I know, I know, right? How silly that I care about being fat. I write a blog about body positivity! About loving yourself just as you are right now! But still, even though I know that I am more than the size and shape of my body, that being fat doesn’t mean I am lazy or gluttonous or stupid or unlovable, that voice still whispers. Psst! Over here…
If you could just stop being fat, you’d be happier.
If you could just stop being fat, you’d have a handsome, kind, funny husband.
If you could just stop being fat, you’d be more respected and loved.
If you could just stop being fat, you’d be a better person.
I know better, of course. I know that being thin isn’t going to change my life. At most, it will (temporarily) change the size of the clothes hanging in my closet, and will probably make men pay more attention to me. But other than that? Thinness is not going to make me smarter or kinder or happier.
And still, every day that I wear this air cast and wait for my ankle to heal, I am full of the fear of fat. That this physical setback is going to make me fatter, because I can’t push myself as hard as I’m used to. (Even then, I live in a body where when I do push myself to my physical limits, I’m still fat!) And if I get fatter, the harder it will be for me to love myself – and for other people to love me, too (especially that handsome, kind, funny husband).
A friend mentioned the possibility of surgery to me the other day, and I immediately panicked. Surgery that requires being non-weight-bearing for several weeks would require huge changes in my life, as it’s my driving foot that I hurt, and I live – alone – in a three-story house. But the real panic came from the thought of not working out for weeks on end. I can’t do that! I can’t – because I’ll get fatter, and that’s the worst thing that can happen. It doesn’t matter that I know the truth. That whispering voice keeps me from believing the truth applies to me.

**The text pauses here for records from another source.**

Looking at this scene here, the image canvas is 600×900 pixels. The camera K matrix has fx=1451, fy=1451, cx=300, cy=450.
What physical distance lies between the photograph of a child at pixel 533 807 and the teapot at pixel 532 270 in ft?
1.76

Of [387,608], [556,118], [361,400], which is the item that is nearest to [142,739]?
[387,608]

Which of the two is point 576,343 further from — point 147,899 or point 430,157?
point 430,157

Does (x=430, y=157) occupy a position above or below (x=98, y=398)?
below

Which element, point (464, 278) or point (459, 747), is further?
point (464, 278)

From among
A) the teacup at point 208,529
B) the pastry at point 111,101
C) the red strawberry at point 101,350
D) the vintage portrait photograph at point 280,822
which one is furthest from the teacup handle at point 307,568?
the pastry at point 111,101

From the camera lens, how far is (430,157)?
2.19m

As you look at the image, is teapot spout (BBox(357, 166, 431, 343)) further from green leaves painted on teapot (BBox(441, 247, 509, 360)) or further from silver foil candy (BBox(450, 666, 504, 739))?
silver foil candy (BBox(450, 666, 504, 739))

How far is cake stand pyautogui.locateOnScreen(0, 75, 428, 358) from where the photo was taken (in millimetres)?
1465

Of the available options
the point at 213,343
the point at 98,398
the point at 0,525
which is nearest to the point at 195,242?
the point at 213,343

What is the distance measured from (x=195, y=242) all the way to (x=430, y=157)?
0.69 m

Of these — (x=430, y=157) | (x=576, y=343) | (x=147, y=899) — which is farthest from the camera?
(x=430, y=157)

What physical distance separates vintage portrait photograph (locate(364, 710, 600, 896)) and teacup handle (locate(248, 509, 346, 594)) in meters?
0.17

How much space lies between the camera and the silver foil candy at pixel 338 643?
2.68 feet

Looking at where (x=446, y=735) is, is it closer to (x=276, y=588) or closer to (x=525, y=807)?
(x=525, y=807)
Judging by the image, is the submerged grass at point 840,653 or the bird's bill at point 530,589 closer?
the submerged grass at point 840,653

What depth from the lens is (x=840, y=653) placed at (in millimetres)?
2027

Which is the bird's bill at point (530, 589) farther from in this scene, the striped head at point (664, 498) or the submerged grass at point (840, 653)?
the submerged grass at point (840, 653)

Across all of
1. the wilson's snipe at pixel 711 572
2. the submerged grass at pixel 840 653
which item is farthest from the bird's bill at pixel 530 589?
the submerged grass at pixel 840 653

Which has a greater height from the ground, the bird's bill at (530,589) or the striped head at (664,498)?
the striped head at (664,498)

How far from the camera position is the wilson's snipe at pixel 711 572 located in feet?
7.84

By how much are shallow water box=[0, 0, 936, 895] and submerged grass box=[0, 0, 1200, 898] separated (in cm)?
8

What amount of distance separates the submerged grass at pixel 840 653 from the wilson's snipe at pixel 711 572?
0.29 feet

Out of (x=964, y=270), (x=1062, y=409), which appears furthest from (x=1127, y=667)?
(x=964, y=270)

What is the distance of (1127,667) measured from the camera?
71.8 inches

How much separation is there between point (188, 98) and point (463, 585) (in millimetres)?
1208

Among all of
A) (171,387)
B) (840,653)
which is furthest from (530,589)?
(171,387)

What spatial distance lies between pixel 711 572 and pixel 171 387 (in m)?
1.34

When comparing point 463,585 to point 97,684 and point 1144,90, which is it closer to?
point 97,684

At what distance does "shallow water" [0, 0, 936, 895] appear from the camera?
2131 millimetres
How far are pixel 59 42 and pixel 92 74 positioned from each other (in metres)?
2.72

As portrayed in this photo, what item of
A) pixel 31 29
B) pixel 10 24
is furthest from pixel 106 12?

It’s bad enough that society and the media scream at me about how terrible it is to be fat. To have a voice inside my head whispering the same thing can sure make it hard to ignore.
Do you have a voice that whispers to you? How do you fight the whispers? How do you stop listening to that mean, lying little voice, and start listening to the voices of the people who love you, to the truths about the body, to all the good in the world?